Filter Products Company Solution
Filter Products Company assessed their existing equipment and determined that most of the “turn-key system” that they had purchased for filtration was, in-fact, undersized. Furthermore, the components used were not adequate for processing a plant derived, human-consumable product.
The primary filtration vessel in the original system was a large stainless steel bag filter housing that used 200-micron felt strainer bags. This bag filter housing fed a single 30” cartridge housing with a 50-micron string wound filter. Finally, this cartridge housing led to a bulk tank storing extract for use as feed stock for the falling film distillation column.
We identified several problems with the initial filtration setup:
- The bag housing was not properly equipped with a drain, which lead to significant frustration and product waste because of the dead-space in the filter at the end of each run.
- The bag housing had industrial NPT (National Pipe Thread) fittings that were adapted to Tri-Clamp fittings.
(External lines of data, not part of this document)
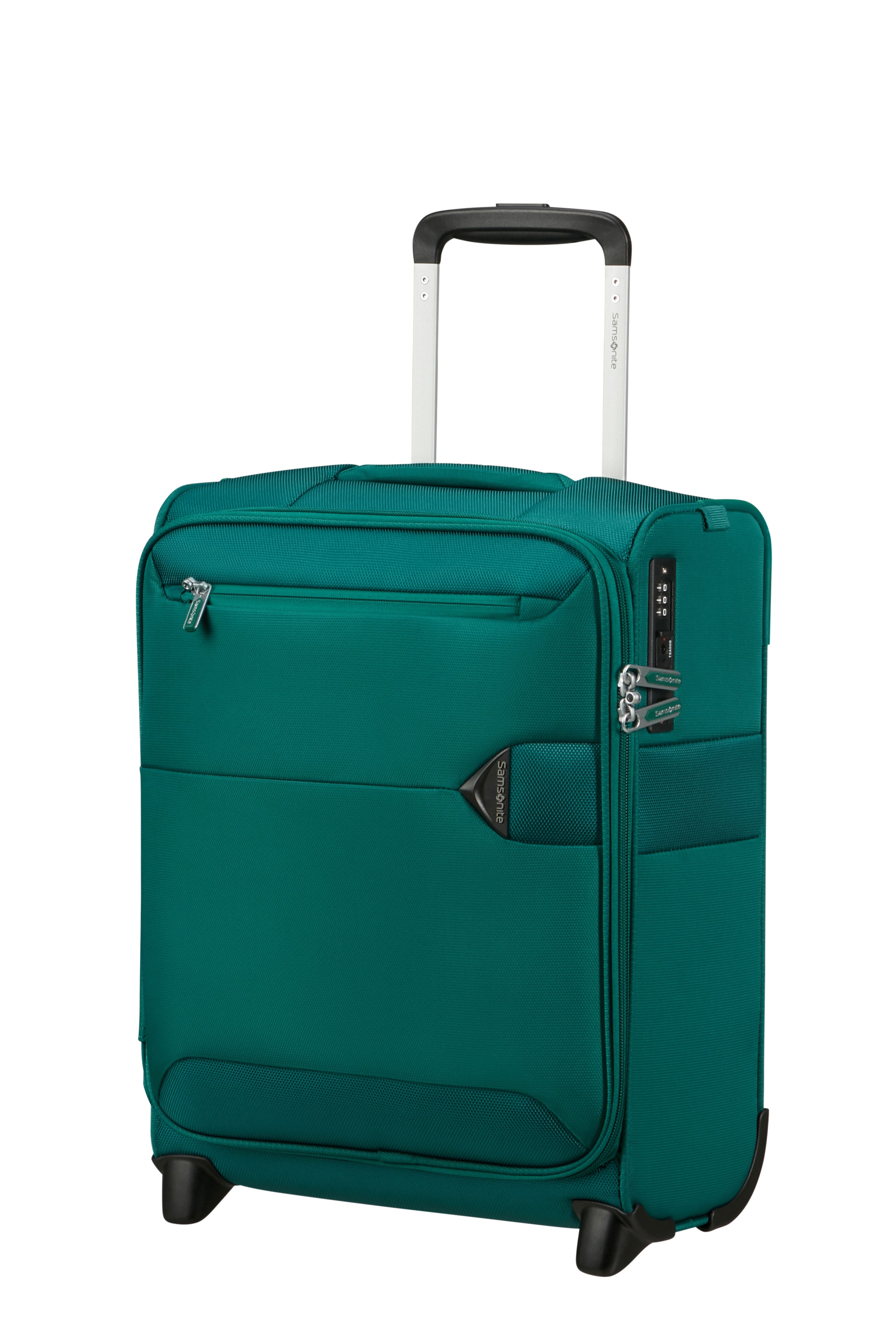 Samsonite Urbify Upright underseater (2 wheels) 45cm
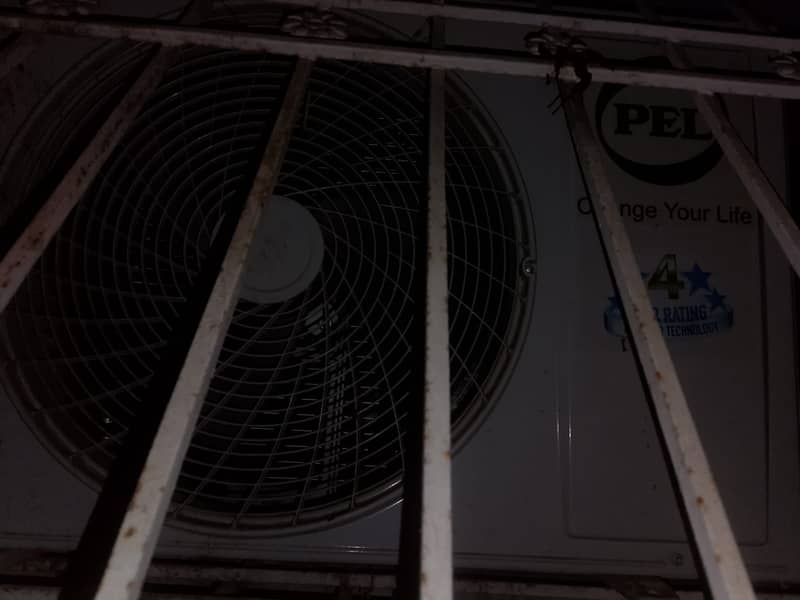 PEL DC 2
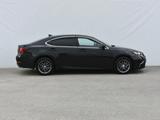 Lexus ES 250 2018 года за 15 300 000 тг. в Атырау – фото 4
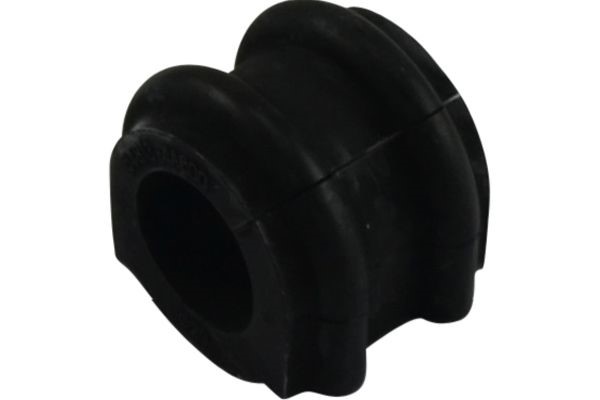 Bussning, stabilisatorstag, Inre, Fram, höger eller vänster Kavo KAVO PARTS Bussning, stabilisatorstag, Inre, Fram, höger eller vänster Kavo KAVO PARTS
This made connection easy, but overlooked the sanitary requirements for extract filtration.
- The single cartridge housing provided adequate flow initially, but the effluent was not sufficiently clean.
- The cartridge blinded off quickly, which required frequent change-outs. If the peak pressure was not caught, the string-wound filters failed and let unfiltered extract pass through into the falling film feed stock tank. When this happened, the entire batch required re-filtration.
For the bag housing, Filter Products Company provided a sanitary grade stainless steel housing and basket with Tri-Clamp fittings. We also supplied a sample array of alcohol-tolerant polypropylene filter bags to ‘tune-in’ the initial filtration stage. Elimination of the practically uncleanable NPT fittings provided sealing surfaces that could be sterilized, in addition to removing a lightning-rod feature for facility inspectors.
We replaced the single cartridge filter housing in the secondary filtration stage with a 12” diameter domed sanitary lenticular filter housing. This housing was configured with a single lenticular filtration pack with over 18 square feet of diatomaceous-earth-impregnated cellulose.
The original single cartridge housing was re-purposed as a polishing cartridge with an absolute-rated, pleated polypropylene element to polish the extract before it entered the distillation column’s bulk tank.
After Filter Products Company re-designed the system and integrated new filtration elements, the customer was able to process entire batches of up to 480 gallons without changing a single filter. When filter change-out was necessary, the process was much easier because all of the housings had properly integrated drains which allowed for unfiltered extraction liquid to be drained, collected, and put back into the pre-filtration feed stock. This eliminated costly waste and improved raw material utilization.
Finally, the redesign dramatically improved up-time and throughput as the refined filtration stages ensured clean supply to the falling film equipment.